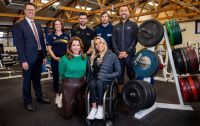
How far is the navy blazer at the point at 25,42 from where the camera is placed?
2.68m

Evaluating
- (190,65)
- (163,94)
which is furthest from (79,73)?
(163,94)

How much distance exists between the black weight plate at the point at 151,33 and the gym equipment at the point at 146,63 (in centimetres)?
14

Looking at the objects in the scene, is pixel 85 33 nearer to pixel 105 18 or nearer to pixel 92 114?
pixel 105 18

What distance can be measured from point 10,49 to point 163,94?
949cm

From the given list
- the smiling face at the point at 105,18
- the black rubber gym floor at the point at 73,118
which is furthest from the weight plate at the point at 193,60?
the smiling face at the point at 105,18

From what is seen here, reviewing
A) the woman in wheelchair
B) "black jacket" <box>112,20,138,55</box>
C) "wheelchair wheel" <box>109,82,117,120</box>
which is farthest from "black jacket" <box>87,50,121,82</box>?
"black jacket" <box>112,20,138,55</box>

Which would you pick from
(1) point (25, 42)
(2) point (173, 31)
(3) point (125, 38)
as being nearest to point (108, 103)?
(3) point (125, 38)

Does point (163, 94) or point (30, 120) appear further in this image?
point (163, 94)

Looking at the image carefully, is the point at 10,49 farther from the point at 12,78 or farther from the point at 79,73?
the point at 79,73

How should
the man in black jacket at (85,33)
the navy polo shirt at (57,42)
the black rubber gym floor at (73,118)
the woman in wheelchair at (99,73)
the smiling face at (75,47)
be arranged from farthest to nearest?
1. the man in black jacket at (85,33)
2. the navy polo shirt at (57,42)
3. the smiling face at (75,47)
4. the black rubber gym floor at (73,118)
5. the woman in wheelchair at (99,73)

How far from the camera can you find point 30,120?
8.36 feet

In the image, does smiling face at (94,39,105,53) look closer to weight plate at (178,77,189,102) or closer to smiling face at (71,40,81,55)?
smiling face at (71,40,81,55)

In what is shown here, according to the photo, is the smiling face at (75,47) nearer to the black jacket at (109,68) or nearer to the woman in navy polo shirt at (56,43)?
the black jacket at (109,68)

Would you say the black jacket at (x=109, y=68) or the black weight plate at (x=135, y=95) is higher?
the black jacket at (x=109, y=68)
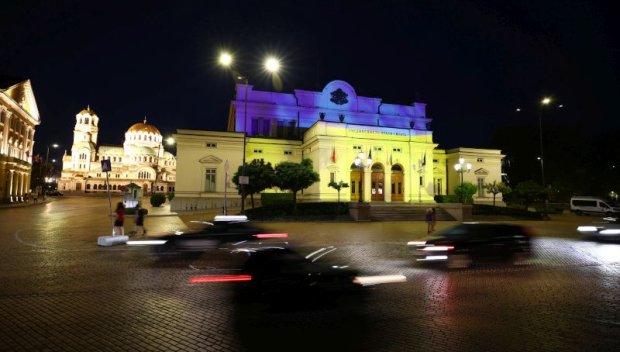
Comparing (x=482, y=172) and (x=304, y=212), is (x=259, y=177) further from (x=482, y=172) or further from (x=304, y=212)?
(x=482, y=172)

************

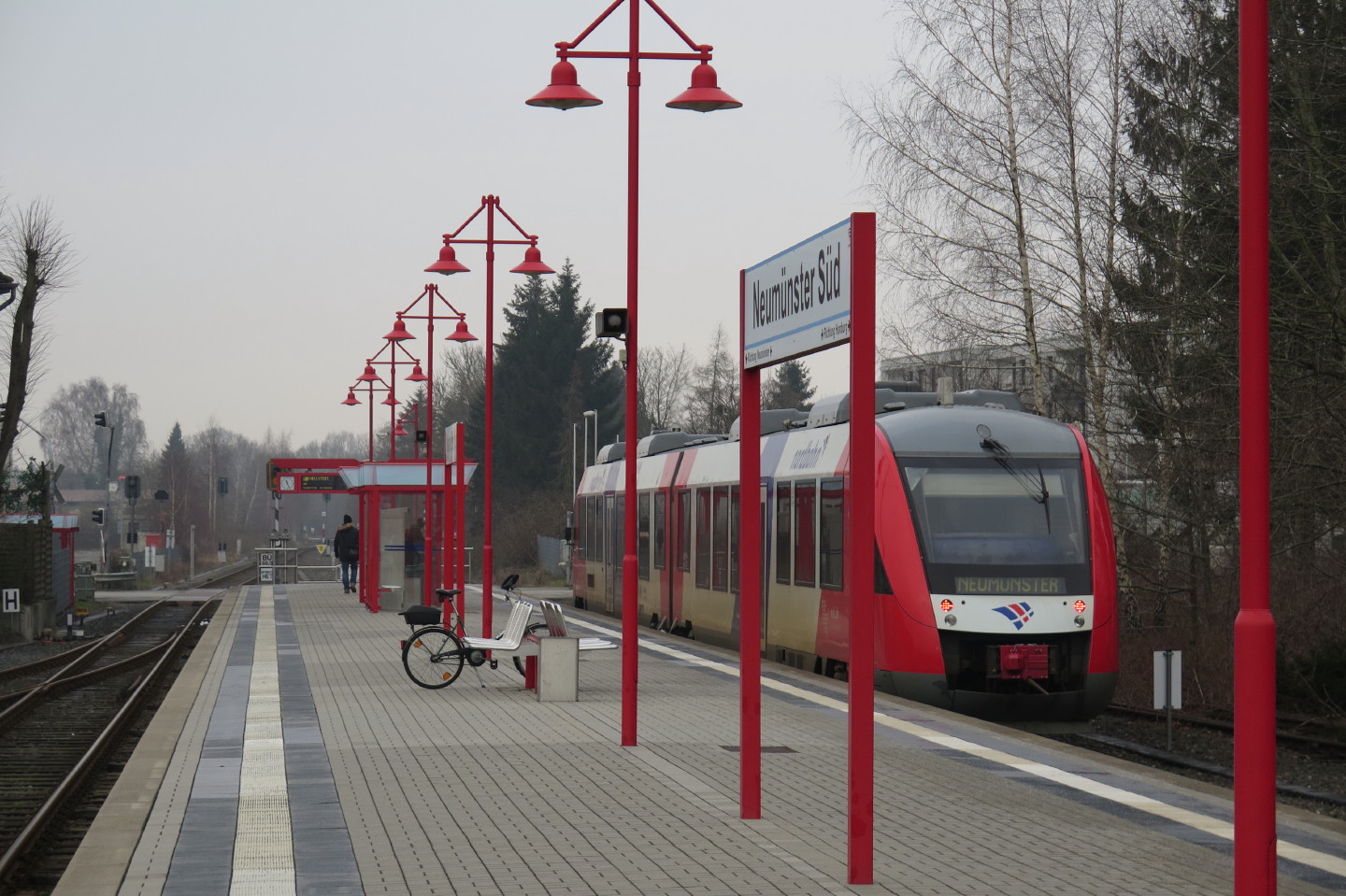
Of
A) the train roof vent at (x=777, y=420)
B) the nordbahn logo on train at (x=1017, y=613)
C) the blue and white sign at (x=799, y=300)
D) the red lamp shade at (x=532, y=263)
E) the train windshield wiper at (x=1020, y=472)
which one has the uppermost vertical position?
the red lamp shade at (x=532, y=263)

************

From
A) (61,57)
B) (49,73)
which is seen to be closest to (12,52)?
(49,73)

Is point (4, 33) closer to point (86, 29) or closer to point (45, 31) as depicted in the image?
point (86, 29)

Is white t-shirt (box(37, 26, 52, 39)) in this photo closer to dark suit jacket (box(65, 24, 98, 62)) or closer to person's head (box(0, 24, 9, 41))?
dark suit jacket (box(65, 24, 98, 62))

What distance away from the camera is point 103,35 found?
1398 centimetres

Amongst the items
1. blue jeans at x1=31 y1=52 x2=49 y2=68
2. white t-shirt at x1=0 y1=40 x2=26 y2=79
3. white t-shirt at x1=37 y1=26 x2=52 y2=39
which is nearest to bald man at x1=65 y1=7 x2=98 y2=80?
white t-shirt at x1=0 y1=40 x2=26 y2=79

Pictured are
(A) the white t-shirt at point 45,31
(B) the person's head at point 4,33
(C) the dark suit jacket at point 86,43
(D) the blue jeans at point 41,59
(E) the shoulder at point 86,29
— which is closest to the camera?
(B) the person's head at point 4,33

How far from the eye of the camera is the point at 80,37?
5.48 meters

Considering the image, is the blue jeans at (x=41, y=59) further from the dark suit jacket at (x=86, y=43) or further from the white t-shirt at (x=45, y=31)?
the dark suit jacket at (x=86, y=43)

************

--- WHAT IS REQUIRED ---
Locate each line in the entries above that includes the string "centimetres" and copy those lines.

--- FINISHED TASK ---
How much distance exists between the black weight plate at the point at 151,33 and the gym equipment at the point at 146,63 (in centimetres)?
1398 centimetres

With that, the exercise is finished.